The school disco is dead, all hail prom night

Balloons sent in the air, the image in refer to ISA

News & Insights

MoneyPlus Features Team

6th July 2015 at 9:40am

Prom night mania has hit the UK. No longer just a feature of American teen movies, we’re now embracing the prom with a passion. Now it’s British teens that want a share of that ‘High School Musical’ experience with all its trappings. It’s all dates, dresses, spray tans and limos for many of our image conscious youngsters, but at what cost to mum and dad?

The debate rages

It’s a subject under hot debate on sites such as with many parents shocked at the cost and alarmed at the expectation now associated. But it’s a mixed ‘campus’, not all see it as prom pressure, there’s lots who love it and think it’s a great way of showing their appreciation for all the hard work their young ones have put in over the years, and a chance to give them a great send off.
However it’s maybe not always just about the kids, in some extreme cases it’s being hijacked by more mercenary parents as a stage to flaunt their own personal wealth in front of others. One comment from a disgruntled mother even mentioned the use of helicopters to ferry in some offspring in what she described as a rather OTT display.

Counting the cost

So what does the average prom night cost?

We decided to set our new student internee Darren Main the challenge of finding out. Standard Life runs a scheme that gives pupils after their last year of school a chance to work with us, hopefully providing them a small taste of how a big company runs and some handy work experience to boot.

It was actually Darren who gave us the idea for this blog, he was off to his own high school prom and amazed us with his itinerary. And as a father of four it got me wondering what it all might cost.

Young Darren took on the task of researching some national averages on costs, he even managed to conduct a straw poll amongst his friends to see what they were paying to give us some real time stats too.

The running total

And here’s what he discovered.

It’s estimated that on average it can cost £1000 for these end-of-term extravaganzas where the entry ticket to the ball (typically £20-£35) is only a small part of a bill.
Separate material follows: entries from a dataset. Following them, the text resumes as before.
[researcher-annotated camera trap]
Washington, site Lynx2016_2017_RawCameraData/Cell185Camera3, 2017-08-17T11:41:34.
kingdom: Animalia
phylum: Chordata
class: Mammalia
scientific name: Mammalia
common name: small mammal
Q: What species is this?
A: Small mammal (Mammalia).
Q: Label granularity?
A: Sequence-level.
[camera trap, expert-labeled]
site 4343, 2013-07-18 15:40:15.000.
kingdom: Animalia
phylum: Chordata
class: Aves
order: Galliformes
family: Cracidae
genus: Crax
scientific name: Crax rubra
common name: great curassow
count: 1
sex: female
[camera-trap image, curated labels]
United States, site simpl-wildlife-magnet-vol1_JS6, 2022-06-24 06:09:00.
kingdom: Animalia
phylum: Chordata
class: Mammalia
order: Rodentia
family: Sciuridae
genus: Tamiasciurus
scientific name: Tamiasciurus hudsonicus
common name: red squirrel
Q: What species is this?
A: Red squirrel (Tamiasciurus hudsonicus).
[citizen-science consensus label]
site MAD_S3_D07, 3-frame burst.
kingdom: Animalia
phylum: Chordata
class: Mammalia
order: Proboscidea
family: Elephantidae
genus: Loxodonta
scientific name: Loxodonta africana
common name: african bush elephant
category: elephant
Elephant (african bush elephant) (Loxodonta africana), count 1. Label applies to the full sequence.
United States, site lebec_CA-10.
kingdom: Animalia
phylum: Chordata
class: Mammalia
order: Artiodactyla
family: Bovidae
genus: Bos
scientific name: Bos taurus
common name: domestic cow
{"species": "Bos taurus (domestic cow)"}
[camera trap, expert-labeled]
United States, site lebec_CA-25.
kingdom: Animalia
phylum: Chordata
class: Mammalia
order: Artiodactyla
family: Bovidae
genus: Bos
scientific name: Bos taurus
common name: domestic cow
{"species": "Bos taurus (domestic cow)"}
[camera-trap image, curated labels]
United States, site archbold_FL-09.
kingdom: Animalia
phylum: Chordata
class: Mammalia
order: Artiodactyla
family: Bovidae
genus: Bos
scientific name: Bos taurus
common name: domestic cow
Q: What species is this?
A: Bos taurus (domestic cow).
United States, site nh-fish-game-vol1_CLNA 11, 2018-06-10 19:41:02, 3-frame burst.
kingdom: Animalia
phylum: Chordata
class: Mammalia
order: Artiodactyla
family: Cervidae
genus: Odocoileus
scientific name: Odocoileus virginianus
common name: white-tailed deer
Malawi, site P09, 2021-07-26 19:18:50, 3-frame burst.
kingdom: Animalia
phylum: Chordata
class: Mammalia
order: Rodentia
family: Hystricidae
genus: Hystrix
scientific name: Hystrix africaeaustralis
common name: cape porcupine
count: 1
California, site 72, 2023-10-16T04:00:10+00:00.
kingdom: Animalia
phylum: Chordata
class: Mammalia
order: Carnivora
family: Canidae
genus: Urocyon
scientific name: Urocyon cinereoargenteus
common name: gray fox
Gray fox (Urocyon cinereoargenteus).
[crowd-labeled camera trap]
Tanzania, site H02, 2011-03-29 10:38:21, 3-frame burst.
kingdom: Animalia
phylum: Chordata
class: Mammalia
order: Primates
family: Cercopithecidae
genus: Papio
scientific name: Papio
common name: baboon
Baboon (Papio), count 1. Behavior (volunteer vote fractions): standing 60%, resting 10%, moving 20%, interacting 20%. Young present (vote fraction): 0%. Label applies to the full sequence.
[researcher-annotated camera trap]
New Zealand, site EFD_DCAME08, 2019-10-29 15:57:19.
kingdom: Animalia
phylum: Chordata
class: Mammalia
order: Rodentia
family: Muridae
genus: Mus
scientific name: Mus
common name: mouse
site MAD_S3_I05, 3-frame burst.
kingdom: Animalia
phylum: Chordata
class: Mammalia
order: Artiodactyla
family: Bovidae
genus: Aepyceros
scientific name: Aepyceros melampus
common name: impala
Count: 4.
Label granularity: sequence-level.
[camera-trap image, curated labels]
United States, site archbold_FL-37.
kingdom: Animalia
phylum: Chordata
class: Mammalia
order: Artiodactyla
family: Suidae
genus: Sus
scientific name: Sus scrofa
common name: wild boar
  • Limo users can expect to pay between £180 and £325 for the privilege
  • A new prom dress can start around £100 from a chain or department store with some dresses from the more exclusive boutiques averaging around £325 and upward
  • For cosmetics you can be looking at a cost ranging from £20 to £180
  • And don’t forget the boys; prom suits in most stores are in the bracket of £100 to £160 for the trousers and blazer alone. The shirt can cost you a further £30 and shoes are usually £40 upwards
  • And a gallant young beau would also be expected to buy a corsage for his date, costing in the region of £20
  • Formal photography will set you back anywhere from £20 to £120
  • And the cost of those pre- and post-prom parties can vary but we guarantee they’ll not come cheap.

And how do these costs compare to Darren’s personal prom poll? They were pretty accurate, the only one that was a little askew was the cost of the ticket as Darren and his compatriots were paying from £45 to £60 for the ticket alone. They’d also opted for party buses to ferry them to and from the venue with a cost of £25 per head.

Lessons learned

So what lesson should prospective prom parents take from all this high school hoopla? It’s a simple one – be prepared.

Here are our top tips:

  • Discuss the matter of money with your child and consider agreeing a budget from the start so that spending doesn’t get out of control
  • Speak to other parents who are in your child’s circle. Get a handle on what they’re planning and see where you can pool costs
  • Book any travel early, it’s high season for limo companies so get in quick to avoid disappointment
  • If hiring outfits then make sure you do any fitting and make a reservation well in advance to get better choice and avoid any late hiccups
  • If purchasing prom outfits then surf the sales, see what you can pick up early if you need a dress or suit – this will also give you plenty time to try before you buy
  • And finally, start putting money aside as soon as you can as it’s always going to come at some cost whatever you and your loved ones choose to do.


Prom night is here to stay and with the right preparation and an eye on the purse strings, we think it can be a great night for all involved.